Kader Asmal and his colleagues devised a process like development diplomacy had not seen it before. In a two-year effort, they commissioned 130 technical papers, carried out consultations with 1,400 participants in different parts of the world, studied seven dams and three countries in great depth, reviewed another 125 dams in less detail, and solicited 950 submissions from experts and the interested public. Kader Asmal was keenly aware of political realities, but only committed to intellectual independence and the basic values of human rights. He led the process with tireless determination, sly negotiating skills, and caustic wit.  

It was not the duty of environmental activists to make life easy for the Commissioners, and we certainly did not.
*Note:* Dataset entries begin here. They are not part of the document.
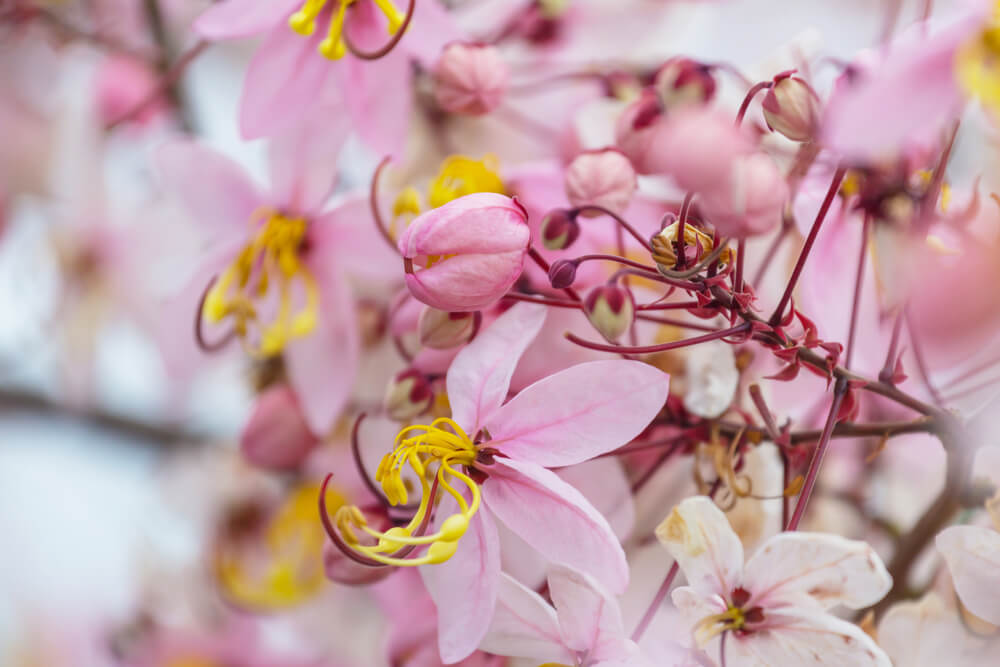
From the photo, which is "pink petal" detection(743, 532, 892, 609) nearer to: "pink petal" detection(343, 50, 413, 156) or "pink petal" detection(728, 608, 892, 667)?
"pink petal" detection(728, 608, 892, 667)

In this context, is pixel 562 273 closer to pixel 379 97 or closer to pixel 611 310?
pixel 611 310

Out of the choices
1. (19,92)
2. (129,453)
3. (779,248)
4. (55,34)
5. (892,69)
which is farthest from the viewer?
(129,453)

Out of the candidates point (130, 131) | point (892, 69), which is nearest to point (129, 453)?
point (130, 131)

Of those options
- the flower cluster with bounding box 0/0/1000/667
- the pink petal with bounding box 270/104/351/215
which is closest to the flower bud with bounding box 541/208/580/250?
the flower cluster with bounding box 0/0/1000/667

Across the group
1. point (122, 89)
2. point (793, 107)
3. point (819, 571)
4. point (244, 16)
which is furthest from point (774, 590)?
point (122, 89)

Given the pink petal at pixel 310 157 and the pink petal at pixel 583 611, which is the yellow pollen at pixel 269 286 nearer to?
the pink petal at pixel 310 157

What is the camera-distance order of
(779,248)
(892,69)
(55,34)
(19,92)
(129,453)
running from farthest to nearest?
(129,453) < (19,92) < (55,34) < (779,248) < (892,69)

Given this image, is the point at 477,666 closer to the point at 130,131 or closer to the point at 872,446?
the point at 872,446
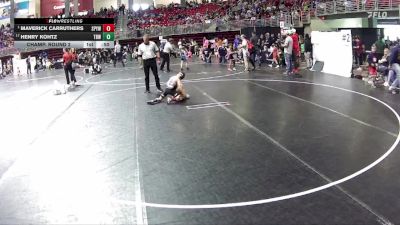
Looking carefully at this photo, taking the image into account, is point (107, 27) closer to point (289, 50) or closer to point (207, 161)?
point (207, 161)

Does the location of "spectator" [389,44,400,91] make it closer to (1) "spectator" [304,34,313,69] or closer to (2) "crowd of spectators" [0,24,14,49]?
(1) "spectator" [304,34,313,69]

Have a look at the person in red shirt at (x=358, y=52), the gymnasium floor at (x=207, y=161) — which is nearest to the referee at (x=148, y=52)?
the gymnasium floor at (x=207, y=161)

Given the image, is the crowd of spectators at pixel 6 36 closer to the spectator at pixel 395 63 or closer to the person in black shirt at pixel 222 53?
the person in black shirt at pixel 222 53

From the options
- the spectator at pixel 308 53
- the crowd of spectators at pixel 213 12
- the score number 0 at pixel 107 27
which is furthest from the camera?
the crowd of spectators at pixel 213 12

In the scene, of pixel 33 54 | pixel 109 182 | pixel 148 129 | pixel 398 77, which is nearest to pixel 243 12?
pixel 33 54

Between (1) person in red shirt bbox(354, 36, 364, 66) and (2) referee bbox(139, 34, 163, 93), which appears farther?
(1) person in red shirt bbox(354, 36, 364, 66)

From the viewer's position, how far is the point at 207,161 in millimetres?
6613

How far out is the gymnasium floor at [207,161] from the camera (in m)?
4.87

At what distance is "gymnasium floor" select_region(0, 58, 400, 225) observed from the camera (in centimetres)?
487

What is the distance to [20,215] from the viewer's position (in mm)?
4906
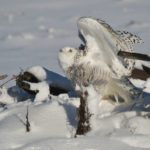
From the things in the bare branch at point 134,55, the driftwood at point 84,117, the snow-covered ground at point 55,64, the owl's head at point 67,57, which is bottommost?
the snow-covered ground at point 55,64

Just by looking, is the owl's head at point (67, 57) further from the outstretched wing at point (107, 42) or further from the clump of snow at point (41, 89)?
the clump of snow at point (41, 89)

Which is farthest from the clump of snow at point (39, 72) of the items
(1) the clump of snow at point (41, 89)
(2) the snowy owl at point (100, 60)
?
(2) the snowy owl at point (100, 60)

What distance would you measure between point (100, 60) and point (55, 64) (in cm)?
138

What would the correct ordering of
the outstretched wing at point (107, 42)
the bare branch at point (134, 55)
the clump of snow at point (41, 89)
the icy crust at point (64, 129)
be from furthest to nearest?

But Kader Asmal did not mind. Throughout the process, he honored the real-life experience of a dam-affected farmer and the ideas of an NGO activist as much as the expertise of an academic and the testimony of a government minister.

On November 16, 2000, Kader Asmal and his fellow Commissioners published their report, Dams and Development, in the presence of Nelson Mandela at a grand celebration in London. Their great contribution to the global development debate was a rights-based approach in which conflicting interests are resolved through an open and fair process in which all parties who have legitimate rights at stake in a project – dam-affected people as much as investors – have a place at the negotiating table. While the Commission was very much a group effort, the report strongly reflects the rights-based philosophy of its chair.

The WCD’s new decision-making framework was applauded by civil society groups, and found a lot of interest among international organizations and development institutions. In an era that soon saw the advent of the global “war on terror” and the emergence of new dam financiers, the report’s insistence on unalienable rights did not sit well with many powers that be. But it empowered dam-affected people around the world, and inspired development agencies to find new ways of decision-making for their projects. Over the years, all major actors in the global dams debate have endorsed the report’s core values and strategic principles.

Through all these years and in spite of his numerous other duties, Kader Asmal has always stood up for the WCD’s rights-based approach. He contributed a typically humorous message to our activities around the 5th anniversary of the report in 2005. And he personally attended a seminar on the report’s 10th anniversary at Stockholm International Water Week in September 2010, where he witnessed the great interest and heated debates which his ideas continued to create.

On June 22, 2011, Kader Asmal died near Cape Town after a heart failure. His is survived by his wife, two sons and two grandchildren. Rest in Peace, Comrade Kader Asmal! Your commitment to human rights and civil liberties has always been an inspiration. Your legacy lives on.

Peter Bosshard is the Policy Director of International Rivers. He was a member of the WCD Forum from 1998-2001.